Rant
3.20.2015 | Issue #13
The ghost of William Scott, author of 1916’s The Itching Palm: A Study of The Habit of Tipping in America, is probably having a hell of a time in the wispy literary salons of the underworld.
If he seems a little braggy to all the other dead luminaries, it’s because his book has suddenly become a favorite—nigh a century after publication—for those of us trying to tease out exactly what is wrong with the busted pay scale in this industry. We still haven’t figured out how we feel about this damn thing, but Scott has always known: tipping is un-American, the foe of democracy, and something which logically must be uprooted like the ill-advised trend of “African slavery.”
Opinions aside, this foreword is everything:
THE AUTHOR WILL BE PLEASED TO CORRESPOND WITH ANY READER WHO APPROVES OF, OR HAS COMMENTS TO MAKE UPON, THE ATTITUDE TAKEN IN THIS BOOK TOWARD THE TIPPING CUSTOM.
Pleased to correspond! In other words, COME AT ME, BRO.
The tipping debate of today’s industry has less to do with the democratic liberties of a man’s soul as Scott fervently believes, and more to do with the value of an hour’s work, specifically within a restaurant. The whole notion, as nearly everyone likes to point out, is something we swore up and down we’d never do. Tipping was a form of aristocratic condescension, and until the government took our booze away, we simply weren’t having it. Prohibition turned a snobby hand-out into an under-the-table way to help those backroom bartenders make ends meet, and it stuck. Paying the kitchen one wage, and the servers another—though lower on paper, but higher in, you know, the other paper—has always been pretty bullshit. Now that the paltry $2 an hour front of house wage is creeping up, with no change in the tip take-home structure, cooks are rightly calling foul.
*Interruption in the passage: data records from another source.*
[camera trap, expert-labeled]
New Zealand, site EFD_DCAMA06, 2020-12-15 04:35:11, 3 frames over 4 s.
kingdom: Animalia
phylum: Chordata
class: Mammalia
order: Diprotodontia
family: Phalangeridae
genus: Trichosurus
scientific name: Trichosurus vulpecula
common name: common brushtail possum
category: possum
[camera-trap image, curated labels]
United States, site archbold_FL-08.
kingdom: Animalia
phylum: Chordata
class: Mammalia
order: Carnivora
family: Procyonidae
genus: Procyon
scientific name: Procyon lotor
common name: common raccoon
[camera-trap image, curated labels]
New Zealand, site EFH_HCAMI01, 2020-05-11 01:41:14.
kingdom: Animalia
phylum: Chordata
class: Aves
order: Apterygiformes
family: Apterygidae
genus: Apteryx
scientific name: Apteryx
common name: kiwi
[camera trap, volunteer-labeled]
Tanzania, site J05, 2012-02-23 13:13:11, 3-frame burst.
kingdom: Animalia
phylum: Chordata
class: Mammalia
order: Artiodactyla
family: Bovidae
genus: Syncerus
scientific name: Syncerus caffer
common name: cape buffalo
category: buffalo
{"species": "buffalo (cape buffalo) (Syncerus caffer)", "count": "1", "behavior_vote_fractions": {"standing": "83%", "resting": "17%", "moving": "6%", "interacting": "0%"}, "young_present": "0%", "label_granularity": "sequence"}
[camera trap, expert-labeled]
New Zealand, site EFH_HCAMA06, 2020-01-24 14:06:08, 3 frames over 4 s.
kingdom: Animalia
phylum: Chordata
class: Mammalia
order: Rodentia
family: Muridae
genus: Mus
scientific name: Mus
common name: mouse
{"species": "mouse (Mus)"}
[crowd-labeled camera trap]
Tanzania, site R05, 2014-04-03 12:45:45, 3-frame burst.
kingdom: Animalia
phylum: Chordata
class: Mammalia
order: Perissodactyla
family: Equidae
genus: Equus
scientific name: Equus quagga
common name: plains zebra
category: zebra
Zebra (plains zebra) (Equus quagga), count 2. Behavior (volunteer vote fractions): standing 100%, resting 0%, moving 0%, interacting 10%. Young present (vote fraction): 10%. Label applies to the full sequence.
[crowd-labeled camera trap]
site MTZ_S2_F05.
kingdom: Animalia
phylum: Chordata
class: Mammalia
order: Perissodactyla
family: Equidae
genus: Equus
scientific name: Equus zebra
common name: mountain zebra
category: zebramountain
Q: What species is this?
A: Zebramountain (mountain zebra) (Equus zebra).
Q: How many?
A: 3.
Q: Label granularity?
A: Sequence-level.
“The wage for an average line cook in this city is between two to three times more than the hourly credited wage of a server, but about a third (total) of what a waiter can make in a shift,” Pok Pok chef Andy Ricker recently told Grub Street, after New York State raised the minimum wage from $5.00 an hour, to $7.50. “The cook works seven to nine hours, and the server works four to six hours. When you decide to become a cook, as I did 35 years ago, that is something that is understood — but it does not make it fair.”
He’s right, it isn’t. It creates an uncomfortable divide with unspoken rules; if you’re front of house, don’t talk about money around the kitchen. If you’re back of house, don’t even ask what they’re taking home—you don’t want to know.
In areas where the minimum wage has been raised to more respectable heights (by 2018, both Seattle and California will be paying its servers $15/hour before tips), service charges have become the de facto addition on guest checks in an effort to balance the scales. There are solid arguments on both ends of the service charge stick, but the main hang-up seems to be the onus it would place on the one person who has the power to enact it: the restaurateur. Human juggernaut and industry Dalai Lama Danny Meyer declined to comment for this piece, but said this in support of the charge at last year’s Food & Wine Classic in Aspen: “I’ve been studying this and advocating for it internally for at least 15 to 20 years...tipping almost never correlates to the actual experience. 20% tippers are 20% tippers, 17% tippers are 17% tippers. If I could wave a magic wand, it would be one price, and it would be the restaurateur’s responsibility to determine who deserves what in the restaurant.”
There are three main reasons he sees this being particularly hard to swallow: Americans love tipping (which I’m sure somebody's got an argument against), waiters like being tipped, and restaurateurs, without the crutch of the ways of the ol’ tipping system of yore, will be solely responsible for determining the worth of their employees. Yeesh. Unless the entire industry does it at once, which is unlikely, he adds, it will be harder to be a pioneer. By “[evening] out what hard work of any stripe earns in your restaurant,” how can you still expect to get the best talent to want to work for you?
The current state of things hinges on two different relationships. Primarily, the disparate one between back of house—without whom there would be no restaurant—and front of house, who create the atmosphere and connection between the kitchen and the dining room. The second is a little more depressing: the one between the service industry as a whole and everyone else, the tips of the latter making up the income of the former. It’s a new kind of condescension; rather than tipping to show someone their place, not tipping has evolved as a commentary on their status as a lesser citizen.
“The philosophy that those we see as beneath us (including service workers) deserve their misery — because if they didn't deserve it they wouldn't be suffering it — is exactly the reason tipping culture exists, and why so many people so ardently resist the idea of fair pay for fair work,” writes Kitchenette’s C.A. Pinkham. “Ultimately, tipping hasn't changed because people can't bring themselves to care about those they see as beneath them.”
Sends a shiver down your spine, don’t it?